The Commercial Appeal has more
Miller named chair of ABA committee
Memphis attorney Rebecca Miller of Crone & Mason PLC was recently appointed chair of the Child Support Committee for the Family Law Section of the American Bar Association. The ABA Family Law Section has more than 10,000 lawyer, associate and law student members across the country and worldwide.

Knox Term Limits
Editorial: Open meetings law is for public, not just media
Chattanooga Times Free Press Publisher and Executive Editor Tom Griscom summarizes the recent Knox County lawsuit between commissioners and the News-Sentinel in this editorial. He writes that the "Tennessee law as it relates to open meetings is not for the media; it is for the public, and it is for accountability in government." Citing Knox County elected officials' suggestion "that public notice advertisements that are printed in the Knoxville News-Sentinel should be stopped," he writes that "when the forces of government are even raised as a threat to stop public inquiry and public dialogue, it is time for the public to say, 'Enough.'"
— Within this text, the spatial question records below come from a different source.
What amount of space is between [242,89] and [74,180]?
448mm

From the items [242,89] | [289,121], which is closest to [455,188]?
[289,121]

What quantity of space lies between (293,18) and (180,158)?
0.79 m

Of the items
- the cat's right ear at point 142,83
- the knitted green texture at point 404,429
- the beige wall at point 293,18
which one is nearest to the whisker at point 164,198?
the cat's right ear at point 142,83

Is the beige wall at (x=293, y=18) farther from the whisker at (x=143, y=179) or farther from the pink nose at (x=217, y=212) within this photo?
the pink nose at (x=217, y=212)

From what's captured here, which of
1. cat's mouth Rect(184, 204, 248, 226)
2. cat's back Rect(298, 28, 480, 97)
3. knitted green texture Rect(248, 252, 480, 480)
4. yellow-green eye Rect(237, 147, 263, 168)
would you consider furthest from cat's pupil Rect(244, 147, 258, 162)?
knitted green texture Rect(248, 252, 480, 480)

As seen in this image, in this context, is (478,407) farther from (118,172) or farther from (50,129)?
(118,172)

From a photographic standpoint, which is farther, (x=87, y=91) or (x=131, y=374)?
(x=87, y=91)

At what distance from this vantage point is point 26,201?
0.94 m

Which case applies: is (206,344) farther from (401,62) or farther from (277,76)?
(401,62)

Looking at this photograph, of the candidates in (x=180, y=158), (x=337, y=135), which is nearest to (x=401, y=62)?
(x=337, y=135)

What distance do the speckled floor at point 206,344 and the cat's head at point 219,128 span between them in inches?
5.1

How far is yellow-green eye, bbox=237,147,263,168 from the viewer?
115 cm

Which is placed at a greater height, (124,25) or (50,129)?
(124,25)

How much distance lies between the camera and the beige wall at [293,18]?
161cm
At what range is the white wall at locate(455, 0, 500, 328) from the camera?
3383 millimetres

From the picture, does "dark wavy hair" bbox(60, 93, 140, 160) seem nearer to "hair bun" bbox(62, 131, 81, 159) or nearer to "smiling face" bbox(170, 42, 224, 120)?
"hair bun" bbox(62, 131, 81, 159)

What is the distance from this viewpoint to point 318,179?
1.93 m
Read the editorial in the News Free Press
Former attorney general Deatherage dies
H. Kenneth Deatherage, who served as attorney general for the 4th Judicial District from 1970 to 1982, died Thursday in Knoxville. He was 84. In lieu of flowers, the family requests that donations in his honor be made to the Operation Freedom Fund at the First Baptist Church, Kingston, or to The King's Academy, (865) 573-8321, 202 Smothers Road, Seymour, TN 37865.
Read more in the News Sentinel
Pet costume contest to benefit advocacy center
Law Women and the UT Animal Law Project will host a Pet Halloween Costume Contest Oct. 28 in Knoxville's Victor Ashe Park at 1:30 p.m. Entry fee is $5 for each pet. All proceeds will benefit the Victim's Advocacy Center and the local humane society. Register by Oct. 25 by emailing Sarah White (include your pet's name and your contact info). Prizes for first, second and third places will be awarded.